I think deeply feeling people face a kind of double edged sword. While they have the ability to easily feel all their stressful or depressing triggers (making it much easier to identify them), they can feel all their stressful or depressing triggers. While some are raised to dismiss or suppress a lot of what they feel or they come to practice no longer feeling so much based on it serving them in some way, the problem with both scenarios is it can be so much harder to get a better feel for what our triggers are. The deep dive into emotions can sometimes lead us to feel like we're drowning, rather than searching for pearls of wisdom.




There is a chance that this self imposed isolation is what your sister might need. This is the other side. Many of us here have attempted or found our ideal place in society from shutting ourselves away entirely to somewhere between that and just a few boundaries.

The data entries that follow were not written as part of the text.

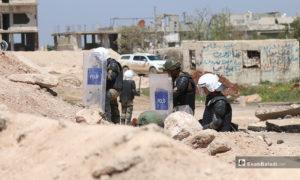 تمركز عناصر الجيش التركي وألياته العسكرية على طريق اللاذقية-حلب الدولي (M4)، في الشمال السوري لحماية تسيير الدوريات المشتركة مع روسيا- 17 من نيسان (عنب بلدي)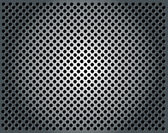 Metal background with holes — Stock Vector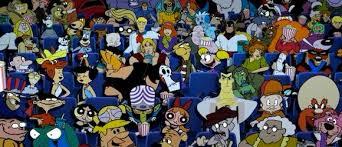 idw cartoon network comics mary sue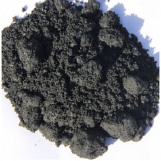 Casting Graphite Amorphous Graphite with good quality and competitive price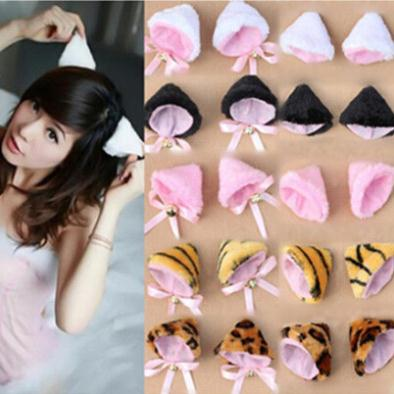 Lovely Velvet Printed Women Girls Barrettes Fashion Cosplay Party Anime Cat Ear Girls Headwear Designer Winter Headwear(China (Mainland))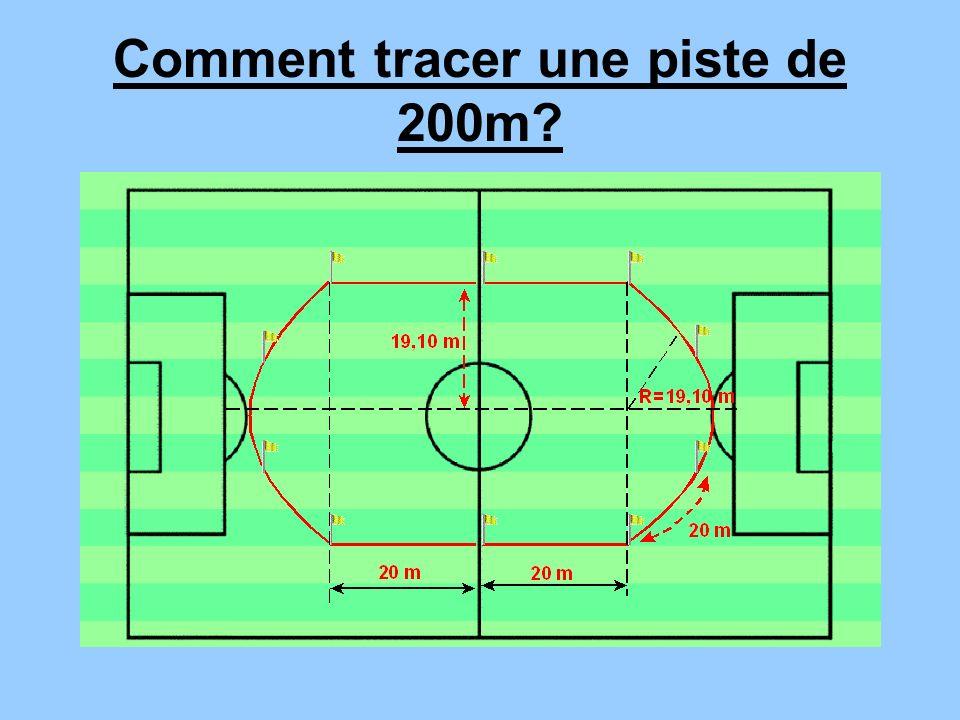 Comment tracer une piste de 200m?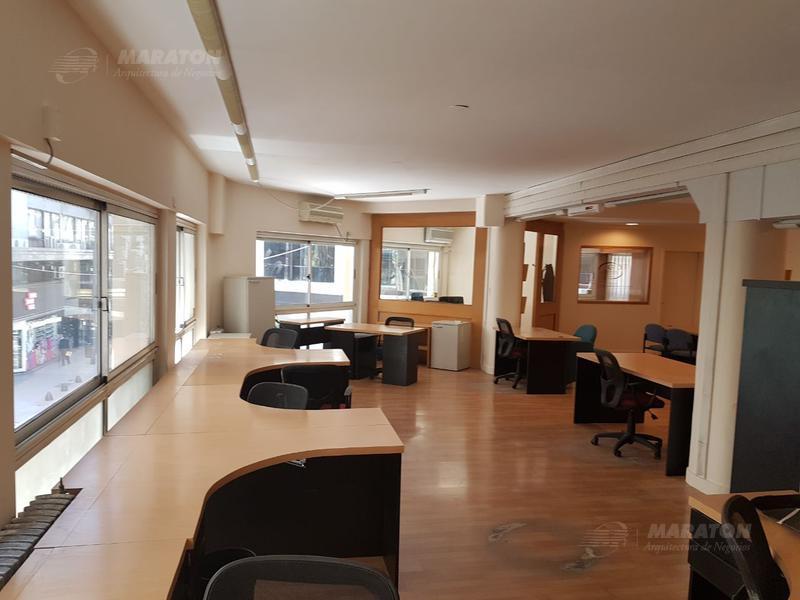 Foto Oficina en Venta | Alquiler en  Microcentro,  Centro  VIAMONTE al 600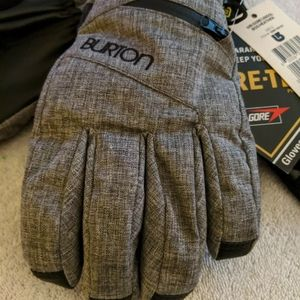 Burton Womens Gore-Tex Snowboard Under Gloves Sm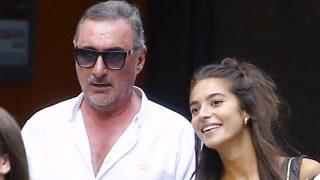 Carlos Herrera se ha desplazado hasta Nueva York para visitar a su hija Rocío Crusset/ Gtres
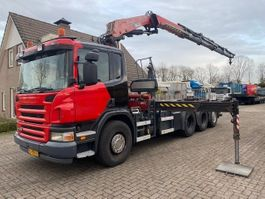containersysteem vrachtwagen Scania P420 8X4 EURO 3 FASSI 240/ VDL 25 TON HOOKARM 2006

This might help- I'm 68yo but in my 20's with no idea I had bipolar/high functioning autism (found that out just 2 months ago) I left home to ride into the mountains on my motorcycle intending to ditch the bike and live a hermit life. Each time it lasted only days but I wanted out of communities. On the way back on the last occasion, observing all the country houses, I knew the answer was a country life existence with a land barrier between me and neighbours. So that worked. 


I'm suggesting that she might have had a trigger or turn off with her high stress job and basically broke down, feeling strongly that she needs to regroup and that can take lots of time. In such circumstances, others need to tread carefully which you already know. Visiting her for one day with an overnight stay could be the answer, softly softly until she one day opens up voluntarily. Painting the picture of the ideal supporter.


When I was in a similar frame of mind the best support was a friend that sent me a card, words- "thinking of you" or "let me know when I can come up for a lunch, no stress". This female friend was once married to a sibling of my ex wife. We ended up both separating and months later we got together ironically, married now 13 years!


Anyway, just a mention of the subtle ways to be soft and comforting to this sister you no doubt love.



Flifie Tony and the rising

your posts are helpful and  remind us everyone is an individual with their own needs.

I like the way you all have listened and thoughtfully discussed many interesting points.